Es war eine schwüle Nacht für die Diener, die vor dem Schlafzimmer des Florus schlummerten. Nur Lukas war, stumm und ergeben, bei seinem Herrn geblieben. Lange konnte man nur die Schritte des auf und ab gehenden Ämilius hören. Gegen Morgen umfing die Diener der leise Schlaf vor Sonnenaufgang. Plötzlich wurde die Luft von einem Schrei zerschnitten, der Menschenstimme nicht ähnlich war. Es war, als hätte ein Unirdisches, das Echo weckend, gerufen: „Der Tod!“
Die zögernden Diener, die an die Tür gepocht hatten, wurden vom stummen Knaben ins Gemach hineingelassen, dessen Gesicht vom Schreck bis zur Unkenntlichkeit entstellt war. „Der Tod! Der Tod!“ wiederholte er mit wilder, Worte auszusprechen nicht gewohnter Stimme. Die Diener stürzten sich, ohne über die Laute des Stummen zu staunen, zum Lager, auf dem der Herr mit zurückgefallenem Kopfe und schwarz gewordenem Gesicht bewegungslos dalag. Lukas kehrte zum Lager zurück, als habe er eben erst diesen Platz verlassen, und brach lautlos zusammen.
Mit der Schreckensbotschaft eilte man schnell zum Arzt und zum Schaffner.
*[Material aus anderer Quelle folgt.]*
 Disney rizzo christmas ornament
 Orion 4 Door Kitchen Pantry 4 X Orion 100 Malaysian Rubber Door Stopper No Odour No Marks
Der Stumme hörte nicht auf zu wiederholen: „Der Tod! Der Tod!“ als habe er die Sprache nur für diese Worte allein wiedererhalten.
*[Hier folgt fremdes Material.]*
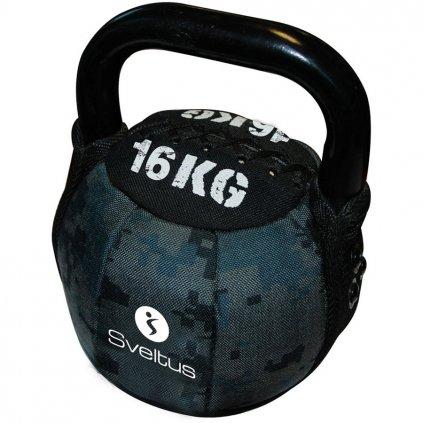 Soft kettlebells 16kg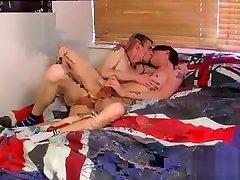 Twink Creampie thailad sex hd Porn Gallery Emo Boy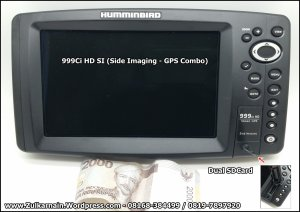 humminbird 999 Side Imaging - Display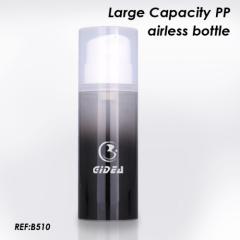 150 ml airless bottle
Florus lag mit zurückgefallenem, schwarz gewordenem Gesicht da, eine Hand hing leblos herunter. Der Arzt hatte den Körper untersucht, den unzweifelhaften Tod festgestellt und wies staunend den Schaffner auf einen schmalen, schwarzen, blutunterlaufenen Striemen, der am Halse des Verstorbenen aufgequollen war und sich durch nichts erklären liess. Der einzige Zeuge von Ämilius Florus’ Tode, der stumme Lukas, sprach, das göttliche Stammeln des wunderbaren Schreckes überwindend, der ihm die Gabe der Rede zurückgegeben:
„Der Tod! Der Tod! Wieder in Banden . . . er geht, geht: wirft sich, wie ermüdet, aufs Lager . . . kein Wort sprach er zu mir; gegen Morgen begann er unruhig zu röcheln; ich stürzte zu ihm, er schlug, röchelnd, die Augen zu mir auf. O Götter! Der Morgen leuchtete rot durchs Fenster. Florus lag, schwarz geworden, regungslos da . . .“
Man hatte Lukas über Trauer und Besorgungen für die Leichenfeier vergessen.
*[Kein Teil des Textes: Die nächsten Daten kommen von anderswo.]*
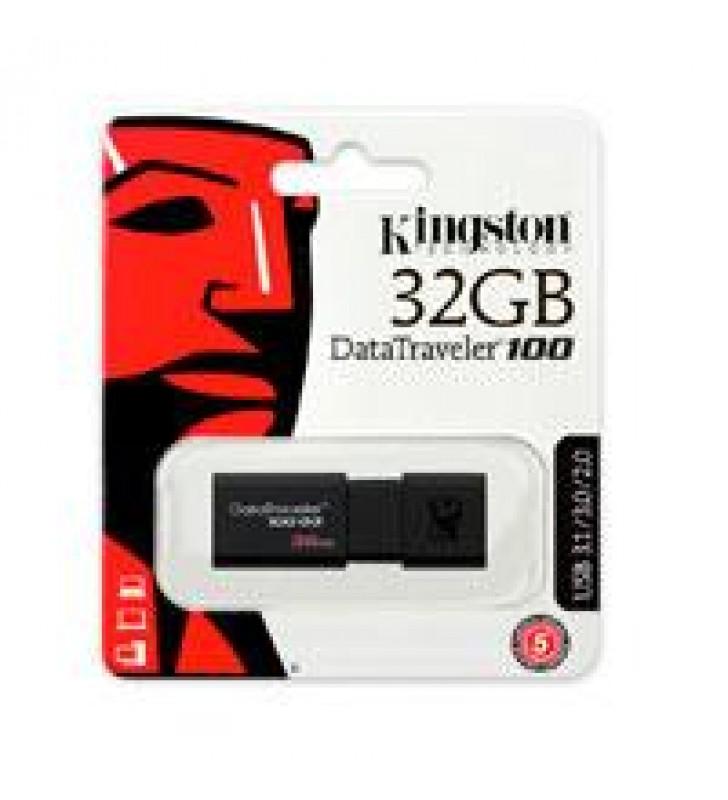 MEMORIA KINGSTON 32GB USB 3.0 ALTA VELOCIDAD / DATATRAVELER 100 G3 NEGRO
Kaum begann es am nächsten Morgen hell zu werden, so erschien ein barfüssiger, zerlumpter, von niemand gekannter Greis, und bat, Florus zu sehen. Der Schaffner, der glaubte, irgendeine Aufklärung über den Tod seines Herrn zu erhalten, trat zu ihm hinaus. Der Ankömmling schien hartnäckig und schlicht. Ringsum heulten sich scharende Hunde.
„Du wusstest nicht, dass mein Herr, Ämilius Florus, gestorben ist?“
„Nein. Es ist gleichgültig. Ich erfüllte, was man mir befohlen.“
„Wer befahl dir?“
„Malchus.“
„Wer ist es?“
„Jetzt ein Hingegangener.“
„Er ist gestorben?“
„Gestern morgen wurde er gehängt.“
„Kannte er meinen Herrn?“
„Nein. Er entbietet ihm, dem Unbekannten, Gruss und sendet ihm die Todesbotschaft. Bei euch werden Stumme reden.“
„Sie reden schon,“ sagte Lukas, der herangekommen war und die schmutzige Hand des Greises küsste.
„Willst du nicht den Verstorbenen sehen?“
„Wozu? Er hat sich im Gesicht sehr verändert?“
„Sehr.“
„Jenen hat die Schlinge auch verändert. Er hat ein grosses Zeichen am Halse . . .“
„Hast du viel zu sagen?“
„Nein, ich gehe fort.“
„Ich gehe mit dir!“ sagte Lukas freundlich zum Unbekannten.
Die Sonne hatte den Hof schon rosig gefärbt und die gemieteten Klageweiber liessen, ihre abgemagerten Brüste entblössend, durchdringendes Wehgeschrei zum Himmel aufsteigen.